**Lesetext**
---------------
Doch ganz gleich, ob Sie eher die Kanaren oder aber die Balearen bevorzugen, ob es Sie in die Hauptstadt Spaniens – nach Madrid – oder aber in das Herz Kataloniens – nach Barcelona – verschlägt oder Sie einen entspannten Strandurlaub in Andalusien – beispielsweise an der Costa del Sol – verbringen wollen: die Rechtsanwaltskanzlei Kotz aus Kreuztal bei Siegen sorgt auch während eines Auslandsaufenthaltes dafür, dass Sie sich in aller Ruhe auf das konzentrieren können, was Ihnen wichtig erscheint.
---------------
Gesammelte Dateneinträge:
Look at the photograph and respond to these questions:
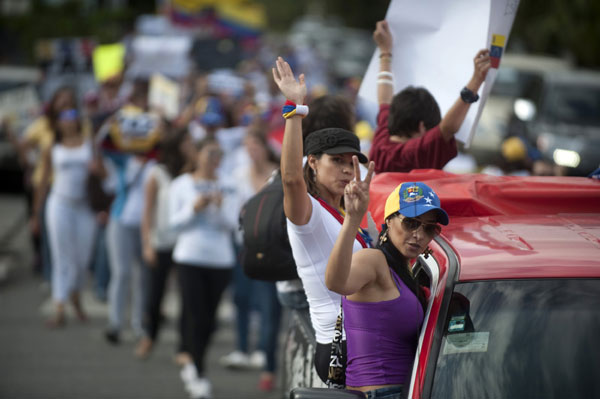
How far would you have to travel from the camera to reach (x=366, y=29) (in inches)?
2399

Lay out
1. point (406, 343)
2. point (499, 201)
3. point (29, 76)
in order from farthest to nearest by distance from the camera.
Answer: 1. point (29, 76)
2. point (499, 201)
3. point (406, 343)

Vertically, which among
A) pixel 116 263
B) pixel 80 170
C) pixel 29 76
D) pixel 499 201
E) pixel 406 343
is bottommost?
pixel 29 76

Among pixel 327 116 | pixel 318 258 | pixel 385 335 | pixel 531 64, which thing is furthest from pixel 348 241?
pixel 531 64

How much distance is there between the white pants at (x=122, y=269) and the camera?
30.9ft

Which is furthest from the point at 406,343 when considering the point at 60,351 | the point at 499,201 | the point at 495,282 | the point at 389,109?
the point at 60,351

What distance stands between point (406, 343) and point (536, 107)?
13.9 metres

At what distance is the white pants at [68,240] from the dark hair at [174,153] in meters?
1.60

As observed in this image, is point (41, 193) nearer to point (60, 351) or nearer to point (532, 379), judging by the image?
point (60, 351)

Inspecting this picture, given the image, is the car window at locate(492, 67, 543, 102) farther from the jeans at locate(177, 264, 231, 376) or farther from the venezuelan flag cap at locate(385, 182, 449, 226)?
the venezuelan flag cap at locate(385, 182, 449, 226)

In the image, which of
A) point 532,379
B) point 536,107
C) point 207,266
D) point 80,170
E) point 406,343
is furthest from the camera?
point 536,107

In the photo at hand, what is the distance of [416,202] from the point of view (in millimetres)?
3643

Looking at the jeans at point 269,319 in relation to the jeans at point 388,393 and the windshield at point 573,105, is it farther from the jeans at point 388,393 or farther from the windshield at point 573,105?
the windshield at point 573,105

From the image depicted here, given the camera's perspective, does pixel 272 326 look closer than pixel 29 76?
Yes

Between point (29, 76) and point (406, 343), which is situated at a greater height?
point (406, 343)
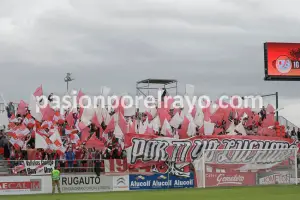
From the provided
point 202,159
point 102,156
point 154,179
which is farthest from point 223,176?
point 102,156

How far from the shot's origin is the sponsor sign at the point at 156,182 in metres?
42.6

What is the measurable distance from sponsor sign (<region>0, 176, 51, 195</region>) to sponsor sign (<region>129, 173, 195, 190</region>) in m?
5.92

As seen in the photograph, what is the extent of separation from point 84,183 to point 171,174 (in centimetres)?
621

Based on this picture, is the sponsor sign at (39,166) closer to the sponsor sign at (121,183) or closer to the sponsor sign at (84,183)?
the sponsor sign at (84,183)

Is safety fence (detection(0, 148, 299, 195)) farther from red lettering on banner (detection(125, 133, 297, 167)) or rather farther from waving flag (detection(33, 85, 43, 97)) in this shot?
waving flag (detection(33, 85, 43, 97))

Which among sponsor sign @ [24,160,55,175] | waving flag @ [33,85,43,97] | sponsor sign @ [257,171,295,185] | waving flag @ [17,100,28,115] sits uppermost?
waving flag @ [33,85,43,97]

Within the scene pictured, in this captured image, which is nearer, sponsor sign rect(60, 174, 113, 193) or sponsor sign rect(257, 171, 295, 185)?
sponsor sign rect(60, 174, 113, 193)

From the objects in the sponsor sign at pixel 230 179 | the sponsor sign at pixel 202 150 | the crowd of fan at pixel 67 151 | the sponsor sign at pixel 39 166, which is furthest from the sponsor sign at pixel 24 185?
the sponsor sign at pixel 230 179

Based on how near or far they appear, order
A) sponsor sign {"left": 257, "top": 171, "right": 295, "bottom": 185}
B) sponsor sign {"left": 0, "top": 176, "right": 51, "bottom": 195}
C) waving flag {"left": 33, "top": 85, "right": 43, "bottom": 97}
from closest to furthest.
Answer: sponsor sign {"left": 0, "top": 176, "right": 51, "bottom": 195} < waving flag {"left": 33, "top": 85, "right": 43, "bottom": 97} < sponsor sign {"left": 257, "top": 171, "right": 295, "bottom": 185}

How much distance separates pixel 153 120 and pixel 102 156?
16.0 feet

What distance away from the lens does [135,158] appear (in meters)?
42.4

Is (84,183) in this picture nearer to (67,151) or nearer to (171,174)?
(67,151)

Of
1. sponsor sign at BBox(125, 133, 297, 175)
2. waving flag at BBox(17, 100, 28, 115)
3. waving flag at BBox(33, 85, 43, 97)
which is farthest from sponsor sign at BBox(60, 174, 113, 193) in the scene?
waving flag at BBox(33, 85, 43, 97)

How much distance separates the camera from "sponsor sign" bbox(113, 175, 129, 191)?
4206cm
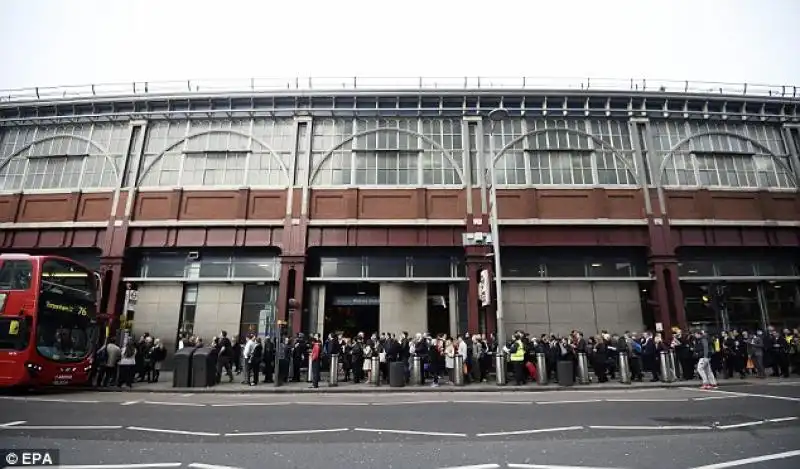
---------------
**Aufgaben**
1. Zähle alle Reiseziele in Spanien auf, die der Lesetext nennt, aber nicht das Land selbst.
2. Gib den Abschnitt aus dem Lesetext wortgetreu wieder, beginnend mit „Doch ganz gleich, ob“ und weiter bis einschließlich „Ihnen wichtig erscheint.“.

**Lösungen**
1. Kanaren, Balearen, Madrid, Katalonien, Barcelona, Andalusien, Costa del Sol

2.
Doch ganz gleich, ob Sie eher die Kanaren oder aber die Balearen bevorzugen, ob es Sie in die Hauptstadt Spaniens – nach Madrid – oder aber in das Herz Kataloniens – nach Barcelona – verschlägt oder Sie einen entspannten Strandurlaub in Andalusien – beispielsweise an der Costa del Sol – verbringen wollen: die Rechtsanwaltskanzlei Kotz aus Kreuztal bei Siegen sorgt auch während eines Auslandsaufenthaltes dafür, dass Sie sich in aller Ruhe auf das konzentrieren können, was Ihnen wichtig erscheint.